_TASK REQUIREMENTS_
Rewrite the items from their start through the line containing "29L115 27H109L104 32V38L106", replacing "nucleus" with "blob" and leaving all else unchanged. Leave the pictures out of your answer.
**** EXERCISE INPUT ****
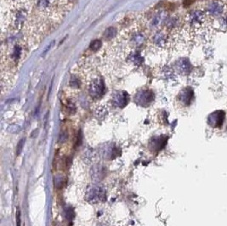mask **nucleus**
<instances>
[{
	"label": "nucleus",
	"instance_id": "1",
	"mask_svg": "<svg viewBox=\"0 0 227 226\" xmlns=\"http://www.w3.org/2000/svg\"><path fill=\"white\" fill-rule=\"evenodd\" d=\"M188 21H190L191 24L196 25V24H201L205 21V15L202 11L196 10L193 11L189 14L188 16Z\"/></svg>",
	"mask_w": 227,
	"mask_h": 226
},
{
	"label": "nucleus",
	"instance_id": "2",
	"mask_svg": "<svg viewBox=\"0 0 227 226\" xmlns=\"http://www.w3.org/2000/svg\"><path fill=\"white\" fill-rule=\"evenodd\" d=\"M90 94L94 97H100L102 95L103 86L99 80L93 81L90 85Z\"/></svg>",
	"mask_w": 227,
	"mask_h": 226
},
{
	"label": "nucleus",
	"instance_id": "3",
	"mask_svg": "<svg viewBox=\"0 0 227 226\" xmlns=\"http://www.w3.org/2000/svg\"><path fill=\"white\" fill-rule=\"evenodd\" d=\"M224 6L218 2H212L208 6L207 11L213 16H219L224 12Z\"/></svg>",
	"mask_w": 227,
	"mask_h": 226
},
{
	"label": "nucleus",
	"instance_id": "4",
	"mask_svg": "<svg viewBox=\"0 0 227 226\" xmlns=\"http://www.w3.org/2000/svg\"><path fill=\"white\" fill-rule=\"evenodd\" d=\"M154 43L158 46V47H165L168 43V40L169 38L167 37V35L164 33V32H158L157 34L154 35L153 38Z\"/></svg>",
	"mask_w": 227,
	"mask_h": 226
},
{
	"label": "nucleus",
	"instance_id": "5",
	"mask_svg": "<svg viewBox=\"0 0 227 226\" xmlns=\"http://www.w3.org/2000/svg\"><path fill=\"white\" fill-rule=\"evenodd\" d=\"M177 70L180 73L187 75L190 72L191 66L187 60H181L177 63Z\"/></svg>",
	"mask_w": 227,
	"mask_h": 226
},
{
	"label": "nucleus",
	"instance_id": "6",
	"mask_svg": "<svg viewBox=\"0 0 227 226\" xmlns=\"http://www.w3.org/2000/svg\"><path fill=\"white\" fill-rule=\"evenodd\" d=\"M116 29L115 27H109L104 32V38L106 40H110L116 36Z\"/></svg>",
	"mask_w": 227,
	"mask_h": 226
},
{
	"label": "nucleus",
	"instance_id": "7",
	"mask_svg": "<svg viewBox=\"0 0 227 226\" xmlns=\"http://www.w3.org/2000/svg\"><path fill=\"white\" fill-rule=\"evenodd\" d=\"M101 44H102V43H101L100 40H94L93 42L90 43V49H92L94 51H96V50H98L101 47Z\"/></svg>",
	"mask_w": 227,
	"mask_h": 226
},
{
	"label": "nucleus",
	"instance_id": "8",
	"mask_svg": "<svg viewBox=\"0 0 227 226\" xmlns=\"http://www.w3.org/2000/svg\"><path fill=\"white\" fill-rule=\"evenodd\" d=\"M16 225H17V226H21V211L19 210L18 208H17V210H16Z\"/></svg>",
	"mask_w": 227,
	"mask_h": 226
},
{
	"label": "nucleus",
	"instance_id": "9",
	"mask_svg": "<svg viewBox=\"0 0 227 226\" xmlns=\"http://www.w3.org/2000/svg\"><path fill=\"white\" fill-rule=\"evenodd\" d=\"M24 141H25V139H23L18 144V146H17V154L18 155L21 152V150H22V147H23V145H24Z\"/></svg>",
	"mask_w": 227,
	"mask_h": 226
},
{
	"label": "nucleus",
	"instance_id": "10",
	"mask_svg": "<svg viewBox=\"0 0 227 226\" xmlns=\"http://www.w3.org/2000/svg\"><path fill=\"white\" fill-rule=\"evenodd\" d=\"M54 43H55V41H53V42H51V43H50V44H49V46H47L48 48H46L44 49V51H43V55H44V54H46V52H47V51H49V48H50V47L52 46V44H53Z\"/></svg>",
	"mask_w": 227,
	"mask_h": 226
},
{
	"label": "nucleus",
	"instance_id": "11",
	"mask_svg": "<svg viewBox=\"0 0 227 226\" xmlns=\"http://www.w3.org/2000/svg\"><path fill=\"white\" fill-rule=\"evenodd\" d=\"M191 2H192V0H185V3H184V4H185V6L190 5V4H191Z\"/></svg>",
	"mask_w": 227,
	"mask_h": 226
},
{
	"label": "nucleus",
	"instance_id": "12",
	"mask_svg": "<svg viewBox=\"0 0 227 226\" xmlns=\"http://www.w3.org/2000/svg\"><path fill=\"white\" fill-rule=\"evenodd\" d=\"M11 1H18V0H11Z\"/></svg>",
	"mask_w": 227,
	"mask_h": 226
}]
</instances>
****
_COMPLETE ANSWER_
mask **blob**
<instances>
[{
	"label": "blob",
	"instance_id": "1",
	"mask_svg": "<svg viewBox=\"0 0 227 226\" xmlns=\"http://www.w3.org/2000/svg\"><path fill=\"white\" fill-rule=\"evenodd\" d=\"M188 21H190L191 24L196 25V24H201L205 21V15L202 11L196 10L193 11L189 14L188 16Z\"/></svg>",
	"mask_w": 227,
	"mask_h": 226
},
{
	"label": "blob",
	"instance_id": "2",
	"mask_svg": "<svg viewBox=\"0 0 227 226\" xmlns=\"http://www.w3.org/2000/svg\"><path fill=\"white\" fill-rule=\"evenodd\" d=\"M90 94L94 97H100L102 95L103 86L99 80L93 81L90 85Z\"/></svg>",
	"mask_w": 227,
	"mask_h": 226
},
{
	"label": "blob",
	"instance_id": "3",
	"mask_svg": "<svg viewBox=\"0 0 227 226\" xmlns=\"http://www.w3.org/2000/svg\"><path fill=\"white\" fill-rule=\"evenodd\" d=\"M224 6L218 2H212L208 6L207 11L213 16H219L224 12Z\"/></svg>",
	"mask_w": 227,
	"mask_h": 226
},
{
	"label": "blob",
	"instance_id": "4",
	"mask_svg": "<svg viewBox=\"0 0 227 226\" xmlns=\"http://www.w3.org/2000/svg\"><path fill=\"white\" fill-rule=\"evenodd\" d=\"M154 43L158 46V47H165L168 43V40L169 38L167 37V35L164 33V32H158L157 34L154 35L153 38Z\"/></svg>",
	"mask_w": 227,
	"mask_h": 226
},
{
	"label": "blob",
	"instance_id": "5",
	"mask_svg": "<svg viewBox=\"0 0 227 226\" xmlns=\"http://www.w3.org/2000/svg\"><path fill=\"white\" fill-rule=\"evenodd\" d=\"M177 70L180 73L187 75L190 72L191 66L187 60H181L177 63Z\"/></svg>",
	"mask_w": 227,
	"mask_h": 226
},
{
	"label": "blob",
	"instance_id": "6",
	"mask_svg": "<svg viewBox=\"0 0 227 226\" xmlns=\"http://www.w3.org/2000/svg\"><path fill=\"white\" fill-rule=\"evenodd\" d=\"M116 29L115 27H109L104 32V38L106 40H110L116 36Z\"/></svg>",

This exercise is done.